Supreme Leader’s Comments on “Freedom” in Iran Ring Hollow For Victims of Rights Abuses
A former public defender that worked in Iran on cases involving human rights violations has spoken out against the Iranian supreme leader’s claim that citizens are free to criticize state policies.
“There is no freedom of expression or freedom after expression in Iran,” Mehrangiz Kar told the Center for Human Rights in Iran (CHRI) on March 26, 2018. “Mr. Khamenei is being deceptive and using the same tricks used by the judiciary to persecute people.”
“His target audience is the masses, not a great majority of people who are very much familiar with what goes on in the judicial system,” added the human rights defender.
Kar’s husband, writer and intellectual Siamak Pourzand, committed suicide in 2011 ten years after he was detained and tortured in Iran. Kar settled in the US in 2001.
“The truth is that when the judicial branch wants to make a case against someone who has said or written something against the country’s official policies or crossed some red line, it will charge him with acting against national security, propaganda against the state, insulting the sacred, spreading falsehoods, or disturbing public opinion.”
Citizens targeted by security forces in Iran are charged with national security crimes, which enable the judiciary to deprive the defendant of the due process rights afforded to Iranian citizens by the Constitution.
Activities that can result in national security charges in Iran include peacefully advocating for human rights, criticizing state policies and removing your headscarf in public if you are a woman.
Ignoring documented cases of Iranians being imprisoned simply for criticizing state policies, Supreme Leader Ayatollah Ali Khamenei recently claimed citizens are free to express their opinions without repercussions.
“Today, no one in the Islamic Republic is pursued or pressured for holding thoughts and views against the state…” said Khamenei on March 21 during a speech in the city of Mashhad. “But freedom in the Islamic Republic, as in other places in the world, has a framework.”
Khamenei’s declaration excluded the fact that peaceful Iranian opposition leaders Mehdi Karroubi, Mir-Hossein Mousavi and Zahra Rahnavard have been held under house arrest in total isolation for more than seven years, since February 2011, without trial.
At the beginning of 2018, thousands of citizens were also arrested in Iran for protesting against economic and political state policies.
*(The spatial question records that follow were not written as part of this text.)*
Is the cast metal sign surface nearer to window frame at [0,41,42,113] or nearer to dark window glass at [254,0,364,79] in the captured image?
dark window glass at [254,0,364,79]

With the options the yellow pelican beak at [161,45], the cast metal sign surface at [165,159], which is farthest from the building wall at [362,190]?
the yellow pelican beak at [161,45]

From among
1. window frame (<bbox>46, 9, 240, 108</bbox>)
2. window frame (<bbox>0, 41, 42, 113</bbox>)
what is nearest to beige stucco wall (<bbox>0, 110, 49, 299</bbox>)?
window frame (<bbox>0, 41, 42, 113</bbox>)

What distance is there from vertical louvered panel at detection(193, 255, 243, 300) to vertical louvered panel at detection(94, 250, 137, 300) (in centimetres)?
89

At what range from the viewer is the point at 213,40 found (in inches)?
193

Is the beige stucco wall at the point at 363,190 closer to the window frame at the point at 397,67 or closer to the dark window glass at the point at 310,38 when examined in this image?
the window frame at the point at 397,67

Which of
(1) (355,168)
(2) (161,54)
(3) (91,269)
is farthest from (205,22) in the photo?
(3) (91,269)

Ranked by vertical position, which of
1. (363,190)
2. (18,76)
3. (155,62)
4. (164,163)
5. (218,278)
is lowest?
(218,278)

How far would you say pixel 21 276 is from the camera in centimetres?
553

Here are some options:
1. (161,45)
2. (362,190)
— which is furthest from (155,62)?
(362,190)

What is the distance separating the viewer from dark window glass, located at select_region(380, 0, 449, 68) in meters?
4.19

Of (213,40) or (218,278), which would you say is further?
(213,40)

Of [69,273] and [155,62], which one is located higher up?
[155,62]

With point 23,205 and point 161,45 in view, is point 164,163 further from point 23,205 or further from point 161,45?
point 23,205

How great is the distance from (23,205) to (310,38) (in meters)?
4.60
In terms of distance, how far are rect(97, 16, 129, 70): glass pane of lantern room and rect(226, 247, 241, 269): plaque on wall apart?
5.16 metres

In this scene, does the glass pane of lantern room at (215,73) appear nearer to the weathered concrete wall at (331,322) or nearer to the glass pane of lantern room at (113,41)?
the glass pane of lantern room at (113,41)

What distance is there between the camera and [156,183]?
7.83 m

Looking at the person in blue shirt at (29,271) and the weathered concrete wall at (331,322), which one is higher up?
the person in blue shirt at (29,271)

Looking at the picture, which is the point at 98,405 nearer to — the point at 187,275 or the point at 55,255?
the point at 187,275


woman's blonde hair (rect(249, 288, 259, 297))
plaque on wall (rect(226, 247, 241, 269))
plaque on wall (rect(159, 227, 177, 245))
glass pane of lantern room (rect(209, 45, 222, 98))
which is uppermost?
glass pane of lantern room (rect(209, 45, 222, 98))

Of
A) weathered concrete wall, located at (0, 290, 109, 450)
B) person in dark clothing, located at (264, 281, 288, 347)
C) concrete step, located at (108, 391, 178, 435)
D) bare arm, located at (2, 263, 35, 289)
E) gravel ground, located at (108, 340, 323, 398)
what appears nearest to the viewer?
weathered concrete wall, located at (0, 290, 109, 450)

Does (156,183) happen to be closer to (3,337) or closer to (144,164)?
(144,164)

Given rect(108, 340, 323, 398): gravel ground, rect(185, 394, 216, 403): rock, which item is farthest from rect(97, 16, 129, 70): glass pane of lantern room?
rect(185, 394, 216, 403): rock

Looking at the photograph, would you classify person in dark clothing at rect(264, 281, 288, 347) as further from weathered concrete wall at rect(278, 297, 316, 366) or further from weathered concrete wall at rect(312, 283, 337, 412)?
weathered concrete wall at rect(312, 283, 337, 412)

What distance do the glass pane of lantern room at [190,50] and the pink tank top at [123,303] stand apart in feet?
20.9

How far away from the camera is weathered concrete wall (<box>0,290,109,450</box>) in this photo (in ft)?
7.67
Dozens of political and civil rights advocates are meanwhile serving long prison sentences for their peaceful activism.
And in 1988, 11 years after Iran’s revolution, thousands of people were executed in the matter of months without trial for allegedly holding anti-state views.
But according to the supreme leader, those who point out these facts are “unfair” and abusing freedom in Iran.
“Some unfair people abuse freedom and say there’s no freedom in the country and then foreigners disseminate their statements in their propaganda,” said Khamenei. “Yet there is freedom of thought, freedom of expression and freedom of choice in the country.”
During an earlier speech, Khamenei tried to pin the recent protests on President Hassan Rouhani, implying that the centrist cleric could do more to alleviate problems regarding economic and social justice problems in Iran.
“We are lagging behind in the area of justice, there’s no doubt about that,” said Khamenei on February 19. “We ourselves admit and accept this.”
He continued: “We must apologize to Almighty God and the dear people. We have problems in the area of justice and hopefully, with the efforts of our capable and faithful men and women, we will progress in this area as well.”
Khamenei’s analysis of Iran’s economic problems failed to include the fact that labor rights activism in the country is seen as a national security offense; independent labor unions are not allowed to function, strikers are often fired and risk arrest and labor leaders are consistently prosecuted under catchall national security charges and sentenced to long prison terms.